═════ Supplied material
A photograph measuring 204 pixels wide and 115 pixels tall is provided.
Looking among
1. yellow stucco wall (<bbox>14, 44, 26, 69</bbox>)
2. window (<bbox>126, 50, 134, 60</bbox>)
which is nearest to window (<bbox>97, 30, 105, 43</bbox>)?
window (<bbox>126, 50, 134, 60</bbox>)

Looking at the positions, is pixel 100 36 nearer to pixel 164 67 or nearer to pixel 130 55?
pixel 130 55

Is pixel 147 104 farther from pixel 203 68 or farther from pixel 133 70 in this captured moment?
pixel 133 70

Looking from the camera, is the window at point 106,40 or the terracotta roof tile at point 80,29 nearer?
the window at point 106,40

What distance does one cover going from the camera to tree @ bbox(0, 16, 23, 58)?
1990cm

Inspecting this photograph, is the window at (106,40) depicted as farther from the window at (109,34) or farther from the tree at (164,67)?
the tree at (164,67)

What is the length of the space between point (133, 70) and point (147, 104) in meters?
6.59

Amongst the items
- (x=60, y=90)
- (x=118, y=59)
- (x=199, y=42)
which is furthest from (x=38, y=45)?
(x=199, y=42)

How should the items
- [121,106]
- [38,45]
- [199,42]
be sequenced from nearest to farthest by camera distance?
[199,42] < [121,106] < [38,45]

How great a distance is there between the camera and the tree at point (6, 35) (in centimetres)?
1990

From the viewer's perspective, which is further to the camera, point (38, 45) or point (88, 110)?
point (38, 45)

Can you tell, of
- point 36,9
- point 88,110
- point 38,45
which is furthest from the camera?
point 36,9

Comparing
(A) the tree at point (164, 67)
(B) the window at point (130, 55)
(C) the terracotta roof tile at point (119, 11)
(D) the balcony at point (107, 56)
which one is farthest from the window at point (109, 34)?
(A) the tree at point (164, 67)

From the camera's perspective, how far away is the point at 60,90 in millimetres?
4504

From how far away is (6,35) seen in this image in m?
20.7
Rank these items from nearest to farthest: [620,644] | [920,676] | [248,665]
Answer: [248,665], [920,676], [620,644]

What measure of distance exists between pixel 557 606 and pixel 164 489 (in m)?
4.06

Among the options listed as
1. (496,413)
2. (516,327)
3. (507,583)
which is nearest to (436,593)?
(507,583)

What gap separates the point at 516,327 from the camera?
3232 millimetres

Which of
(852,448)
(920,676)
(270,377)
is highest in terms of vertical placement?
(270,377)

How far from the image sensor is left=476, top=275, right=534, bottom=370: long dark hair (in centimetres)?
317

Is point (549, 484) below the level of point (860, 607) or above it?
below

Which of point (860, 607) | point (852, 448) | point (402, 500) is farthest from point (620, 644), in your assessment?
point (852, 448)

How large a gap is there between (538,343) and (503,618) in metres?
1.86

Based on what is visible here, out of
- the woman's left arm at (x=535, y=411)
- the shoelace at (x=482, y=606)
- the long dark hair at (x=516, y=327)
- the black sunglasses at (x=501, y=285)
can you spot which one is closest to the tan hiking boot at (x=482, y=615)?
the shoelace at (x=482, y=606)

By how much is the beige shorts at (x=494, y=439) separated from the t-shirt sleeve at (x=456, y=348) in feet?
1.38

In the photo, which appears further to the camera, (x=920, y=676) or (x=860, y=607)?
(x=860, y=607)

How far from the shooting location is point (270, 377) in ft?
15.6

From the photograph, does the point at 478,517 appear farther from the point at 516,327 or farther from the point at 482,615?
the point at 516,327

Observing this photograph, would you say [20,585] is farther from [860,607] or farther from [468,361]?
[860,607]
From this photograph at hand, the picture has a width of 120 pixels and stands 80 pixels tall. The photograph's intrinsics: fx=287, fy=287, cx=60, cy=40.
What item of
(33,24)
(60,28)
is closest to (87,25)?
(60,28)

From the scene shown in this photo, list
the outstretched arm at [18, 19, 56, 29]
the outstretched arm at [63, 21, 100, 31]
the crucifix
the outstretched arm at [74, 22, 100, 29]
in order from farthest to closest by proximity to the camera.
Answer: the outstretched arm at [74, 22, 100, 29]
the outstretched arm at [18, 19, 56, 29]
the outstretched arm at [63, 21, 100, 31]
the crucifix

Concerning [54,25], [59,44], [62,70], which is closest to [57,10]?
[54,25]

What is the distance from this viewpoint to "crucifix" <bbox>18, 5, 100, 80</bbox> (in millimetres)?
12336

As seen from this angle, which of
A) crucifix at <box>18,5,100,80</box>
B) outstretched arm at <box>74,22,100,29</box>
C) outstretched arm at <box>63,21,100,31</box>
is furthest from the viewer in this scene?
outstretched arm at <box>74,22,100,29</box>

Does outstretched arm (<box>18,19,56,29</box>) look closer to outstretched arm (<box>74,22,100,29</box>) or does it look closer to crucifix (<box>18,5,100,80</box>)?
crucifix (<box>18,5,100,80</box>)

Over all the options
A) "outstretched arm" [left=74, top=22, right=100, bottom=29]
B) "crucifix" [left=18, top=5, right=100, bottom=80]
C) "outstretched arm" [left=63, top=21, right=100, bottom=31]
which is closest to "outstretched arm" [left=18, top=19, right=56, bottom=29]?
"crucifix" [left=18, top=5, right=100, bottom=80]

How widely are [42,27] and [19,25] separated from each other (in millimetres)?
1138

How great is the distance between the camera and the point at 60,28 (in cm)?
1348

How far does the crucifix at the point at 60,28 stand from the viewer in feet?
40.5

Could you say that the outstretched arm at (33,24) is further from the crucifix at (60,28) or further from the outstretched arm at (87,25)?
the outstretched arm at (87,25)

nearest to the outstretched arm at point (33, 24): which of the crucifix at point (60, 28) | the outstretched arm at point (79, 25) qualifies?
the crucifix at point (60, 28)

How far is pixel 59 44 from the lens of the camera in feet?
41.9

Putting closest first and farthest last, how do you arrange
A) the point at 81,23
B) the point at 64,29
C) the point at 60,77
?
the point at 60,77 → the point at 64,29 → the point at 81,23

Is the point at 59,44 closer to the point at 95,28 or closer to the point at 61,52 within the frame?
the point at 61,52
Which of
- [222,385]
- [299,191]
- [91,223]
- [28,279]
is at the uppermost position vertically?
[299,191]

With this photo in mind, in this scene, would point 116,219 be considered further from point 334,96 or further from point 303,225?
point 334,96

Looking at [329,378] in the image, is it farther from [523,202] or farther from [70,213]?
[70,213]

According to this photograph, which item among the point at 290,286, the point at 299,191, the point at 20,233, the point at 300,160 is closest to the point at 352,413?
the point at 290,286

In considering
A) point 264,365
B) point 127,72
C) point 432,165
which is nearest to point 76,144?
══════════
Make a verbatim copy of every entry shown above.

A photograph measuring 204 pixels wide and 115 pixels tall is provided.
Looking among
1. yellow stucco wall (<bbox>14, 44, 26, 69</bbox>)
2. window (<bbox>126, 50, 134, 60</bbox>)
which is nearest to window (<bbox>97, 30, 105, 43</bbox>)?
window (<bbox>126, 50, 134, 60</bbox>)

Looking at the positions, is pixel 100 36 nearer to pixel 164 67 or nearer to pixel 130 55?
pixel 130 55

Is pixel 147 104 farther from pixel 203 68 or farther from pixel 133 70 in this captured moment?
pixel 133 70

Looking from the camera, is the window at point 106,40 or the terracotta roof tile at point 80,29 nearer?
the window at point 106,40

What distance does one cover going from the camera to tree @ bbox(0, 16, 23, 58)?
1990cm

Inspecting this photograph, is the window at (106,40) depicted as farther from the window at (109,34) or farther from the tree at (164,67)?
the tree at (164,67)

What is the length of the space between point (133, 70) and point (147, 104) in meters?
6.59

Amongst the items
- (x=60, y=90)
- (x=118, y=59)
- (x=199, y=42)
which is furthest from (x=38, y=45)?
(x=199, y=42)

How should the items
- [121,106]
- [38,45]
- [199,42]
be sequenced from nearest to farthest by camera distance?
[199,42] < [121,106] < [38,45]

How great a distance is there between the camera and the tree at point (6, 35) (in centimetres)?
1990

From the viewer's perspective, which is further to the camera, point (38, 45) or point (88, 110)?
point (38, 45)

Can you tell, of
- point 36,9
- point 88,110
- point 38,45
which is furthest from the camera?
point 36,9

Comparing
(A) the tree at point (164, 67)
(B) the window at point (130, 55)
(C) the terracotta roof tile at point (119, 11)
(D) the balcony at point (107, 56)
which one is farthest from the window at point (109, 34)?
(A) the tree at point (164, 67)

From the camera's perspective, how far away is the point at 60,90 in millimetres?
4504

From how far away is (6,35) seen in this image in m?
20.7
Rank these items from nearest to farthest: [620,644] | [920,676] | [248,665]
Answer: [248,665], [920,676], [620,644]

What measure of distance exists between pixel 557 606 and pixel 164 489 (in m)?
4.06

Among the options listed as
1. (496,413)
2. (516,327)
3. (507,583)
which is nearest to (436,593)?
(507,583)

What gap separates the point at 516,327 from the camera?
3232 millimetres

Which of
(852,448)
(920,676)
(270,377)
is highest in terms of vertical placement?
(270,377)

How far from the image sensor is left=476, top=275, right=534, bottom=370: long dark hair (in centimetres)?
317

Is point (549, 484) below the level of point (860, 607) or above it?
below

Which of point (860, 607) | point (852, 448) | point (402, 500) is farthest from point (620, 644), in your assessment?
point (852, 448)

How large a gap is there between (538,343) and (503,618) in metres?
1.86

Based on what is visible here, out of
- the woman's left arm at (x=535, y=411)
- the shoelace at (x=482, y=606)
- the long dark hair at (x=516, y=327)
- the black sunglasses at (x=501, y=285)
can you spot which one is closest to the tan hiking boot at (x=482, y=615)?
the shoelace at (x=482, y=606)

By how much is the beige shorts at (x=494, y=439) separated from the t-shirt sleeve at (x=456, y=348) in feet?
1.38

In the photo, which appears further to the camera, (x=920, y=676) or (x=860, y=607)?
(x=860, y=607)

How far from the shooting location is point (270, 377) in ft?
15.6

From the photograph, does the point at 478,517 appear farther from the point at 516,327 or farther from the point at 482,615?
the point at 516,327

Observing this photograph, would you say [20,585] is farther from [860,607] or farther from [468,361]?
[860,607]
From this photograph at hand, the picture has a width of 120 pixels and stands 80 pixels tall. The photograph's intrinsics: fx=287, fy=287, cx=60, cy=40.
What item of
(33,24)
(60,28)
is closest to (87,25)?
(60,28)

From the scene shown in this photo, list
the outstretched arm at [18, 19, 56, 29]
the outstretched arm at [63, 21, 100, 31]
the crucifix
the outstretched arm at [74, 22, 100, 29]
in order from farthest to closest by proximity to the camera.
Answer: the outstretched arm at [74, 22, 100, 29]
the outstretched arm at [18, 19, 56, 29]
the outstretched arm at [63, 21, 100, 31]
the crucifix

Concerning [54,25], [59,44], [62,70], which is closest to [57,10]?
[54,25]

What is the distance from this viewpoint to "crucifix" <bbox>18, 5, 100, 80</bbox> (in millimetres)?
12336

As seen from this angle, which of
A) crucifix at <box>18,5,100,80</box>
B) outstretched arm at <box>74,22,100,29</box>
C) outstretched arm at <box>63,21,100,31</box>
is furthest from the viewer in this scene?
outstretched arm at <box>74,22,100,29</box>

Does outstretched arm (<box>18,19,56,29</box>) look closer to outstretched arm (<box>74,22,100,29</box>) or does it look closer to crucifix (<box>18,5,100,80</box>)?
crucifix (<box>18,5,100,80</box>)

Over all the options
A) "outstretched arm" [left=74, top=22, right=100, bottom=29]
B) "crucifix" [left=18, top=5, right=100, bottom=80]
C) "outstretched arm" [left=63, top=21, right=100, bottom=31]
which is closest to "outstretched arm" [left=18, top=19, right=56, bottom=29]?
"crucifix" [left=18, top=5, right=100, bottom=80]

How widely are [42,27] and [19,25] separated from each other (in millimetres)?
1138

How great is the distance between the camera and the point at 60,28 (in cm)?
1348

How far does the crucifix at the point at 60,28 stand from the viewer in feet?
40.5

Could you say that the outstretched arm at (33,24) is further from the crucifix at (60,28) or further from the outstretched arm at (87,25)?
the outstretched arm at (87,25)

nearest to the outstretched arm at point (33, 24): which of the crucifix at point (60, 28) | the outstretched arm at point (79, 25) qualifies?
the crucifix at point (60, 28)

How far is pixel 59 44 from the lens of the camera in feet?
41.9

Putting closest first and farthest last, how do you arrange
A) the point at 81,23
B) the point at 64,29
C) the point at 60,77
?
the point at 60,77 → the point at 64,29 → the point at 81,23

Is the point at 59,44 closer to the point at 95,28 or closer to the point at 61,52 within the frame?
the point at 61,52
Which of
- [222,385]
- [299,191]
- [91,223]
- [28,279]
is at the uppermost position vertically?
[299,191]

With this photo in mind, in this scene, would point 116,219 be considered further from point 334,96 or further from point 303,225?
point 334,96

Looking at [329,378] in the image, is it farther from [523,202] or farther from [70,213]?
[70,213]

According to this photograph, which item among the point at 290,286, the point at 299,191, the point at 20,233, the point at 300,160 is closest to the point at 352,413?
the point at 290,286

In considering
A) point 264,365
B) point 127,72
C) point 432,165
which is nearest to point 76,144?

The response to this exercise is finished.